PROBLEMS AND TASKS ▸
1. Can you rewrite the paragraph beginning "Researchers did find that a second dislocation" from the article on shoulder dislocations in children and teens as a short bulleted list that keeps its main facts?
2. How would you put this sentence from the article on shoulder dislocations in children and teens into Spanish: "Doctors caution that long-term results aren't always good."?

DOCUMENT EXTRACT ▸

◇ ◇ ◇ ◇ ◇

The Reality of Shoulder Dislocations in Children and TeensYou're young and carefree, and suddenly you're in a world of hurt. You've dislocated your shoulder. The Cincinnati Children's Hospital Medical Center say there's a 75 percent chance you'll do it again.
This study looks at children and teens between the ages of 11 and 18 years. The results of anterior (forward) shoulder dislocation are reported. In the short term, painful symptoms kept adolescents from work and play. In the long run, an unstable shoulder that dislocates more than once can damage the shoulder joint.
Sometimes it doesn't take much to dislocate a second time. Just reaching overhead or moving too quickly can do it. According to these authors, even patients who have surgery to repair a dislocated shoulder were at risk for another dislocation.
Researchers did find that a second dislocation is more likely after sports injuries. Even so, shoulder dislocations from sports injuries in this study had the same final outcome as other types of injuries. Motion and function for both groups weren't any different four years after the injury.
The authors of this study aren't sure why the results turned out the way they did. They think athletes may return to sports too soon after the first dislocation. Without good tissue healing, the shoulder dislocates again. Or perhaps the force of an athletic injury causes more tissue damage and easier dislocation afterwards.
It seems clear that, once damaged, a dislocated shoulder can easily pop out again in patients 18 years old or younger. Doctors caution that long-term results aren't always good. A full recovery of shoulder function may not happen even with treatment.
John Deitch, MD, et al. Traumatic Anterior Shoulder Dislocation in Adolescents. In The American Journal of Sports Medicine. September/October 2003. Vol. 31. No. 5. Pp. 758-763.

◇ ◇ ◇ ◇ ◇

THE DATA ▸
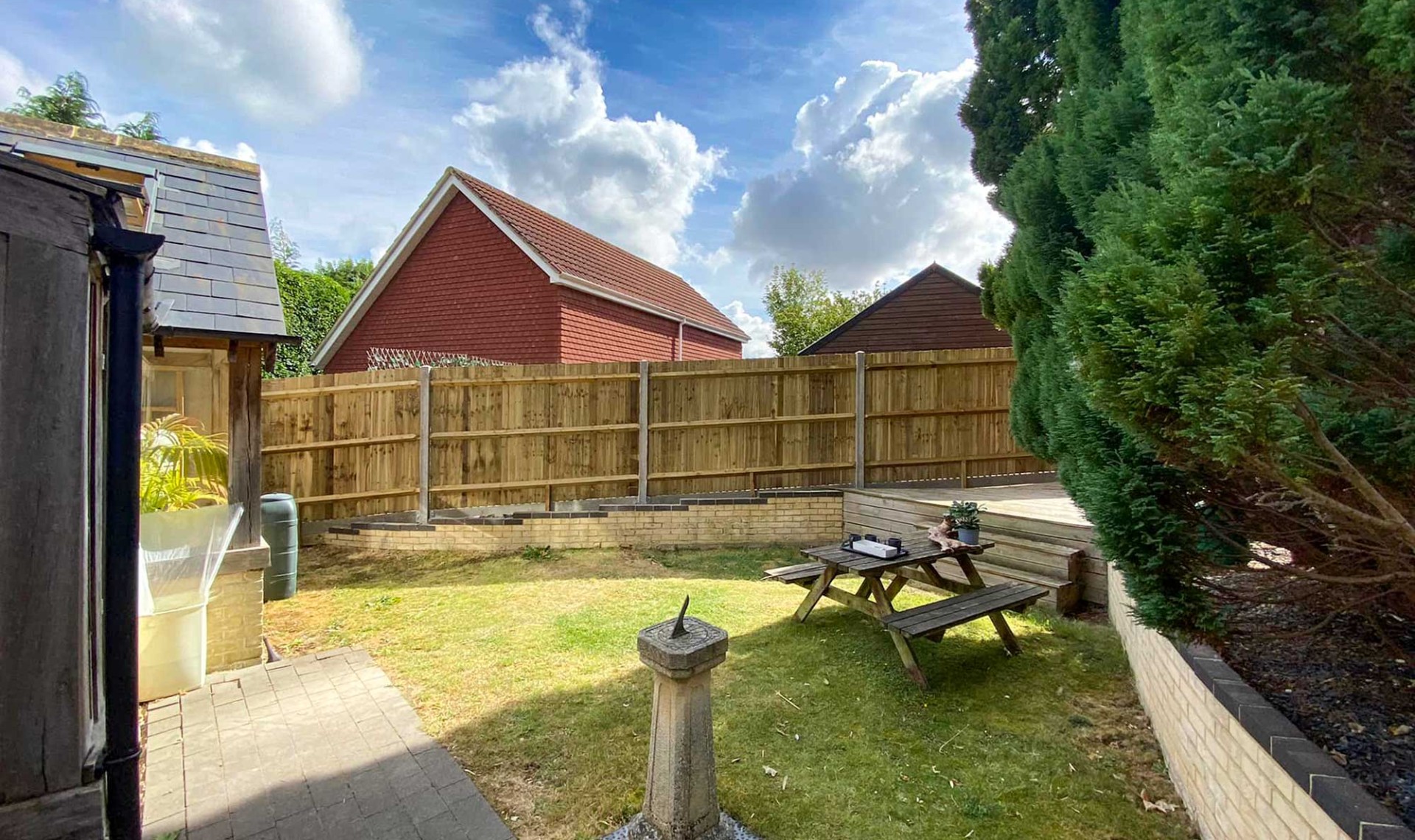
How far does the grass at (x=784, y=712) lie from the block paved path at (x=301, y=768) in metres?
0.19

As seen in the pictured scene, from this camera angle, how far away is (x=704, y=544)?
755 centimetres

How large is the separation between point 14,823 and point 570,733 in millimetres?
2130

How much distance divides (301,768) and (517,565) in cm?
385

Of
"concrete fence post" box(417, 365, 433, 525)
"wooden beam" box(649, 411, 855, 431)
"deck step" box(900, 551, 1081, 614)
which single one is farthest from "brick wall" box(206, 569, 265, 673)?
"deck step" box(900, 551, 1081, 614)

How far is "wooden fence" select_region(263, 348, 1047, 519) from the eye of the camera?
7.46 metres

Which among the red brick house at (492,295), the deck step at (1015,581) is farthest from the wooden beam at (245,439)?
the red brick house at (492,295)

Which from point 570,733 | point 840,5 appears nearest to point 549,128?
point 840,5

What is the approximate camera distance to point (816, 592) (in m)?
4.62

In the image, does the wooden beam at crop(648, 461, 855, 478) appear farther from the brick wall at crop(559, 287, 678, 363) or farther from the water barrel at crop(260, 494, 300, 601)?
the brick wall at crop(559, 287, 678, 363)

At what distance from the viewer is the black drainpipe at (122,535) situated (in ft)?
5.83

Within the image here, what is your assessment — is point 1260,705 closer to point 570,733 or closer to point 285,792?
point 570,733

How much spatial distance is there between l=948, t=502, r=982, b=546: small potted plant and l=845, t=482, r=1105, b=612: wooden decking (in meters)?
0.81

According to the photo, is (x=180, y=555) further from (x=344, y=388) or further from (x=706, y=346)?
(x=706, y=346)

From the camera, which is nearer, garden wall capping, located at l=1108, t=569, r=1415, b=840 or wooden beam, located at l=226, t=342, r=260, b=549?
garden wall capping, located at l=1108, t=569, r=1415, b=840
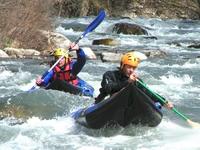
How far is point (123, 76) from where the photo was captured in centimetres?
724

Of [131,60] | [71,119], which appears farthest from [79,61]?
[131,60]

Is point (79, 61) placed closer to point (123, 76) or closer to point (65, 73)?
point (65, 73)

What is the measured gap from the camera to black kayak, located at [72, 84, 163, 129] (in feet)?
23.0

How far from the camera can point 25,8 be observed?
1698 cm

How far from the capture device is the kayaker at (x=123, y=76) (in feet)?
22.9

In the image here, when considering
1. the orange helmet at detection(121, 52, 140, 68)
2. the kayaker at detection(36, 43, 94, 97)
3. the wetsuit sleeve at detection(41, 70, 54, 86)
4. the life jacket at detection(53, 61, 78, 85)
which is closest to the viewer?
the orange helmet at detection(121, 52, 140, 68)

◇ ◇ ◇ ◇ ◇

TASK RESPONSES ▸
1.
- A second dislocation is more likely after a sports injury.
- Sports-related dislocations still had the same final outcome as other types of injuries.
- Four years after the injury, the two groups did not differ in motion or function.

2. Los médicos advierten que los resultados a largo plazo no siempre son buenos.